Sin embargo, está socialmente aceptado que las empresas están en todo su derecho de aplicar la obsolescencia programada. Aunque lleva empleándose desde 1901, no ha sido hasta el año pasado que se condenó a una compañía por realizar esta práctica. Concretamente fue la justicia italiana respecto a las actualizaciones de Apple y Samsung que ralentizaban sus teléfonos. En esta línea también ha habido una petición por parte del Parlamento Europeo para intentar frenar esas prácticas, pero eso no puede cambiar el hecho de que en el sistema actual el mejor producto es el más rentable y éste nunca será el de mejor calidad.

Una cosa es la ética y otra los negocios

El beneficio económico es por tanto el objetivo lícito en el sistema capitalista y en pro de conseguirlo se consienten ciertos comportamientos que aunque éticamente reprobables, son perfectamente legales.

◆ **Datos mostrados**:
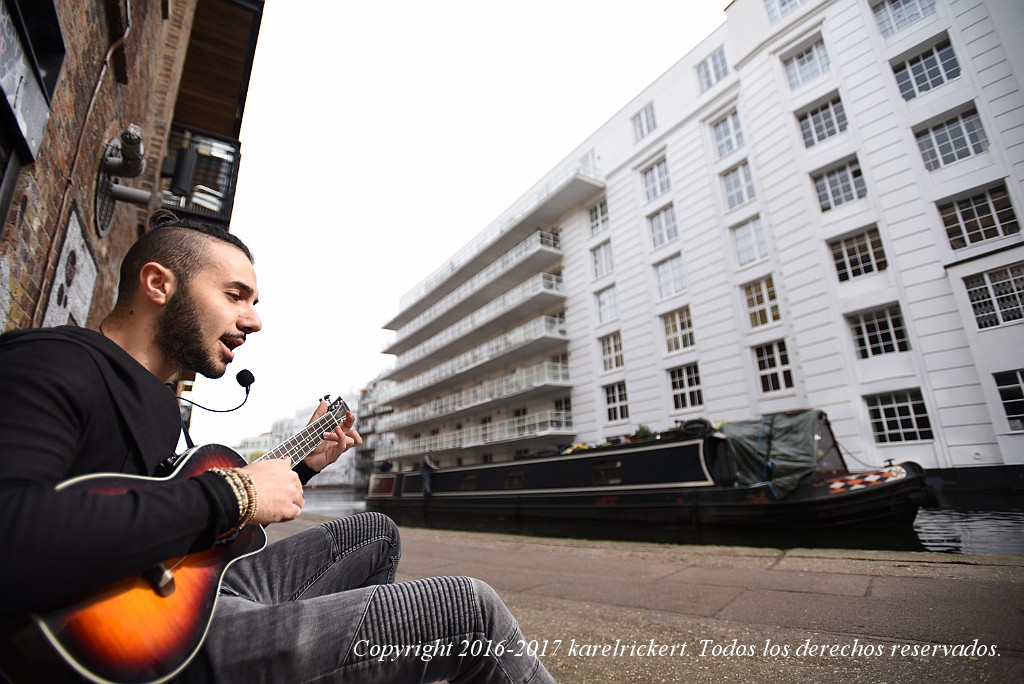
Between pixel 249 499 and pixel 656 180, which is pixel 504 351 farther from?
pixel 249 499

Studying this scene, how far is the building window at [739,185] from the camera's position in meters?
16.5

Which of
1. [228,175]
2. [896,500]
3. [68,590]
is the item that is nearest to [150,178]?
[228,175]

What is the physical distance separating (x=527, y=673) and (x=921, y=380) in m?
15.3

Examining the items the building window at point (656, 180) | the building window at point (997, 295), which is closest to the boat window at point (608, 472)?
the building window at point (997, 295)

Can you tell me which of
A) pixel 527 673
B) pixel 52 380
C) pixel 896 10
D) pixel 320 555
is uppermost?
pixel 896 10

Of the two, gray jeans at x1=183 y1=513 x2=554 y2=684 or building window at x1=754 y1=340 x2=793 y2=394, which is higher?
building window at x1=754 y1=340 x2=793 y2=394

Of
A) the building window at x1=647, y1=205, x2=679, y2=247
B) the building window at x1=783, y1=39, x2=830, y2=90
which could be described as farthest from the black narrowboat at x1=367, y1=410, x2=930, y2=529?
the building window at x1=783, y1=39, x2=830, y2=90

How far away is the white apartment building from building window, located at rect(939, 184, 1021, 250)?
0.04 meters

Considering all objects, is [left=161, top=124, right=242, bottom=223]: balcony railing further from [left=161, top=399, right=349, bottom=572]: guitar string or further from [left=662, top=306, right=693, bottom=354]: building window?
[left=662, top=306, right=693, bottom=354]: building window

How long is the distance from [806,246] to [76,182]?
16.7m

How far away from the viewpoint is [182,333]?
118 centimetres

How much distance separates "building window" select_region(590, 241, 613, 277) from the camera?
21344 mm

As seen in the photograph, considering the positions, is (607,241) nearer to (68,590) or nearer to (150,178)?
(150,178)

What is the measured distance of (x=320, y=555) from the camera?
1.35 m
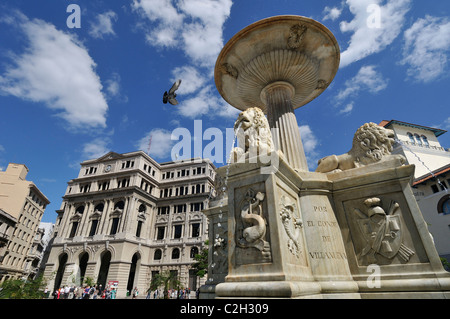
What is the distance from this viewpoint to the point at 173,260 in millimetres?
40375

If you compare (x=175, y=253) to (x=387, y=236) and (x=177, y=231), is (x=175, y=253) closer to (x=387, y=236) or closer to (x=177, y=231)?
(x=177, y=231)

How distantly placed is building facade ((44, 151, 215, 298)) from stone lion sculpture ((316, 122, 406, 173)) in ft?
124

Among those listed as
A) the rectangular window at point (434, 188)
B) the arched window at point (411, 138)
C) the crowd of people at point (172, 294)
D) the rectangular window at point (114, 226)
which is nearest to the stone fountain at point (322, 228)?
the rectangular window at point (434, 188)

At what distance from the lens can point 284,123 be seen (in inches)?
254

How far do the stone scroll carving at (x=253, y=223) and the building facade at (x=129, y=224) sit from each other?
38304 mm

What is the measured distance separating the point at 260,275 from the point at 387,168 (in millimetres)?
3183

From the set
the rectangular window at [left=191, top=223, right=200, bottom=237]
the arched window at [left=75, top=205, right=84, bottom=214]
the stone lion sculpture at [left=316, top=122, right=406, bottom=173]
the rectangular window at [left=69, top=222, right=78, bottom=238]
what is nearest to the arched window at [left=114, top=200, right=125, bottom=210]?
the arched window at [left=75, top=205, right=84, bottom=214]

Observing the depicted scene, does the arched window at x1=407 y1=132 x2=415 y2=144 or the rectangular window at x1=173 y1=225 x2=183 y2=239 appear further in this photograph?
the rectangular window at x1=173 y1=225 x2=183 y2=239

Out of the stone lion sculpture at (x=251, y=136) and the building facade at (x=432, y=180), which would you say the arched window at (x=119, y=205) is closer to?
the building facade at (x=432, y=180)

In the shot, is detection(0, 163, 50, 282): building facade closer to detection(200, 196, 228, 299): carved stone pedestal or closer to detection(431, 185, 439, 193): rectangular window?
detection(200, 196, 228, 299): carved stone pedestal

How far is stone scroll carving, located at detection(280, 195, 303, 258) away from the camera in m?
3.70

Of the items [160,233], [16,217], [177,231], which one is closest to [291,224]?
[177,231]

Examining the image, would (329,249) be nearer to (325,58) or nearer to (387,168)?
(387,168)
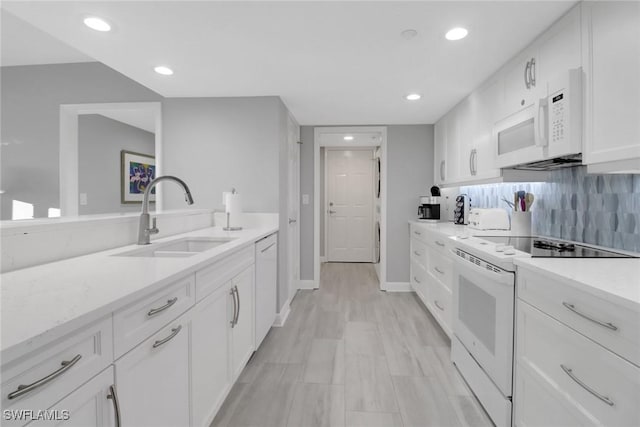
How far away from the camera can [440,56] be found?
2.11 m

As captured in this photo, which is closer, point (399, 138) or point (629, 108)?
point (629, 108)

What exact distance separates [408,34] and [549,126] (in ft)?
3.11

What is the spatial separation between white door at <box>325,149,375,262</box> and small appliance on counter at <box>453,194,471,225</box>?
2.52m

◆ **Preguntas del material**:
a. Indica si cada afirmación coincide con el texto sobre la obsolescencia programada: (i) esta práctica se emplea desde 1901; (ii) fue la justicia francesa la que condenó a una compañía; (iii) el Parlamento Europeo prohibió estas prácticas.
b. Copia del texto sobre la obsolescencia programada el fragmento que empieza en las palabras "Sin embargo, está" y termina después de "de mejor calidad.".
c. Continúa el texto sobre la obsolescencia programada desde su última frase.
Los ítems son material aparte y no tienen que ver con el texto.

◆ **Respuestas**:
a.
(i) Sí: "lleva empleándose desde 1901".
(ii) No: "Concretamente fue la justicia italiana".
(iii) No: "ha habido una petición por parte del Parlamento Europeo para intentar frenar esas prácticas".

b.
Sin embargo, está socialmente aceptado que las empresas están en todo su derecho de aplicar la obsolescencia programada. Aunque lleva empleándose desde 1901, no ha sido hasta el año pasado que se condenó a una compañía por realizar esta práctica. Concretamente fue la justicia italiana respecto a las actualizaciones de Apple y Samsung que ralentizaban sus teléfonos. En esta línea también ha habido una petición por parte del Parlamento Europeo para intentar frenar esas prácticas, pero eso no puede cambiar el hecho de que en el sistema actual el mejor producto es el más rentable y éste nunca será el de mejor calidad.

c.
Un claro ejemplo de ello es la deslocalización industrial. Con ella las empresas ahorran en costes de producción llevando las fábricas a aquellos lugares en donde gocen de más beneficios. Esto generalmente se traduce en países en vías de desarrollo donde tanto los derechos como los salarios de los trabajadores son significativamente peores que los del país de origen de la empresa. Este fenómeno trae consigo el hecho de que los países que ofrezcan menor rentabilidad a las empresas se verán obligados a ofrecer prebendas a éstas con el fin de conservar las fábricas. Esto puede ser mediante exenciones fiscales o abaratando la mano de obra –o ambas-.

Desde el punto de vista capitalista esta práctica no es recriminable dado que el objetivo de las empresas es obtener el mayor beneficio; sin embargo desde un punto de vista ético es más que cuestionable dado que fomenta la tendencia a empeorar las condiciones laborales de los trabajadores.

De igual manera se entiende que una empresa es libre de ponerle el precio que quiera a su producto, como si quiere cobrarlo a un millón de veces el coste de fabricación. Se entiende que será la propia competencia quien acabe regulándolo, aunque no siempre es así.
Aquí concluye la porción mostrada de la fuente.